--- TASK ---
Rewrite the data below, changing every "straw hat" to "sun hat" and keeping everything else the same. Leave the pictures out of your answer.

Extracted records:
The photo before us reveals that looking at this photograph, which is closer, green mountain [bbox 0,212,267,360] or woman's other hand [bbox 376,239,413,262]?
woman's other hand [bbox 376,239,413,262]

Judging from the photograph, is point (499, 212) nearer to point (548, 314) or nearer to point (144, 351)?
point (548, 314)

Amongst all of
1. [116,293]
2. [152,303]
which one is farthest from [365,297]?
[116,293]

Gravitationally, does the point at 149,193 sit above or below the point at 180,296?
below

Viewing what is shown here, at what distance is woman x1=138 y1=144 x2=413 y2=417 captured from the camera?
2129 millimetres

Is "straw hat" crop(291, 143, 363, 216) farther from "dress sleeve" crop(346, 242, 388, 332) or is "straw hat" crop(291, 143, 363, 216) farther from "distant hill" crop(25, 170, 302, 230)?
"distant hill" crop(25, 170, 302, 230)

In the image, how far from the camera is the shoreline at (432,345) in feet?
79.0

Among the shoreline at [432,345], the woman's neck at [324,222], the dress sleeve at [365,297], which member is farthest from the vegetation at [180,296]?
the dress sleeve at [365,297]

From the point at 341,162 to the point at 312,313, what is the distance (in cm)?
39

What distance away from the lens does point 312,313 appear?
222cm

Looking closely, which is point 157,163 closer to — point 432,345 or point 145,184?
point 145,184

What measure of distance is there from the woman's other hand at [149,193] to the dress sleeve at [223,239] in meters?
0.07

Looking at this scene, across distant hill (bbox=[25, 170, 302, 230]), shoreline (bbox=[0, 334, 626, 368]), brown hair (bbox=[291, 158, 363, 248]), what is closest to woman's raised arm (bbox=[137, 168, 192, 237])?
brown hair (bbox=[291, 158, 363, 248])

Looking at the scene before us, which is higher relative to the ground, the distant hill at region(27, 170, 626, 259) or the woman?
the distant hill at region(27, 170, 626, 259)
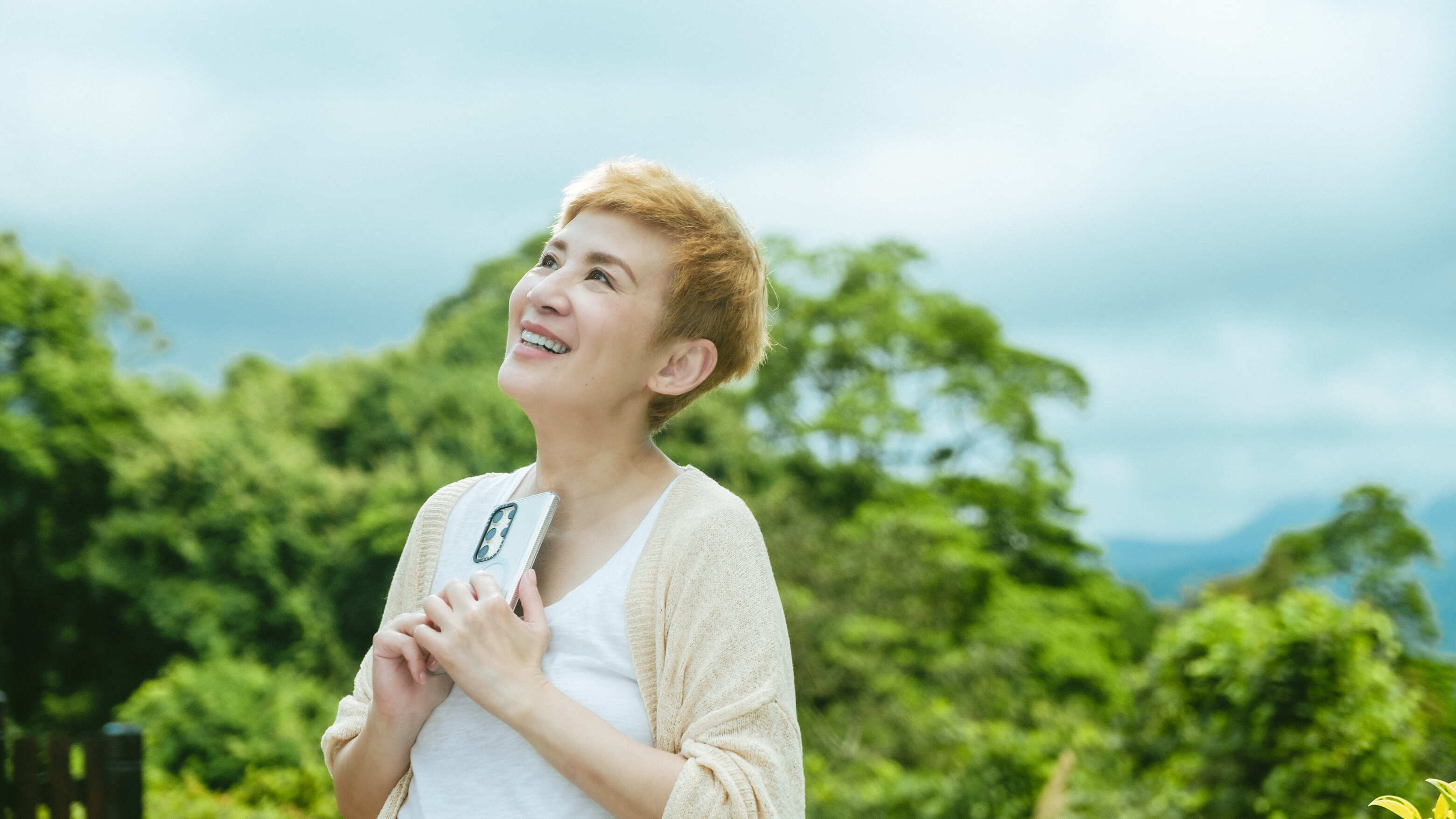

--- TASK OUTPUT ---
The photo before us reveals that looking at this photograph, which is closer, green mountain [bbox 0,212,267,360] or woman's other hand [bbox 376,239,413,262]?
woman's other hand [bbox 376,239,413,262]

Judging from the photograph, is point (499, 212) nearer to point (548, 314) or nearer to point (144, 351)?
point (548, 314)

Amongst all of
1. [116,293]
2. [152,303]
which one is farthest from [365,297]?
[116,293]

Gravitationally, does the point at 149,193 sit above or below the point at 180,296?
below

Viewing what is shown here, at what distance is woman x1=138 y1=144 x2=413 y2=417 captured from the camera?
2129 millimetres

Is "sun hat" crop(291, 143, 363, 216) farther from "dress sleeve" crop(346, 242, 388, 332) or is "sun hat" crop(291, 143, 363, 216) farther from "distant hill" crop(25, 170, 302, 230)?
"distant hill" crop(25, 170, 302, 230)

In the image, how far from the camera is the shoreline at (432,345) in feet?
79.0

Among the shoreline at [432,345], the woman's neck at [324,222], the dress sleeve at [365,297], which member is farthest from the vegetation at [180,296]?
the dress sleeve at [365,297]

From the point at 341,162 to the point at 312,313, what is the distance (in cm)?
39

What distance away from the lens does point 312,313 appear?
222cm

Looking closely, which is point 157,163 closer to — point 432,345 or point 145,184?
point 145,184

What measure of distance is there from the woman's other hand at [149,193] to the dress sleeve at [223,239] in meters?
0.07

Looking at this scene, across distant hill (bbox=[25, 170, 302, 230]), shoreline (bbox=[0, 334, 626, 368]), brown hair (bbox=[291, 158, 363, 248]), what is closest to woman's raised arm (bbox=[137, 168, 192, 237])?
brown hair (bbox=[291, 158, 363, 248])

Looking at the scene before us, which is higher relative to the ground, the distant hill at region(27, 170, 626, 259) or the woman?
the distant hill at region(27, 170, 626, 259)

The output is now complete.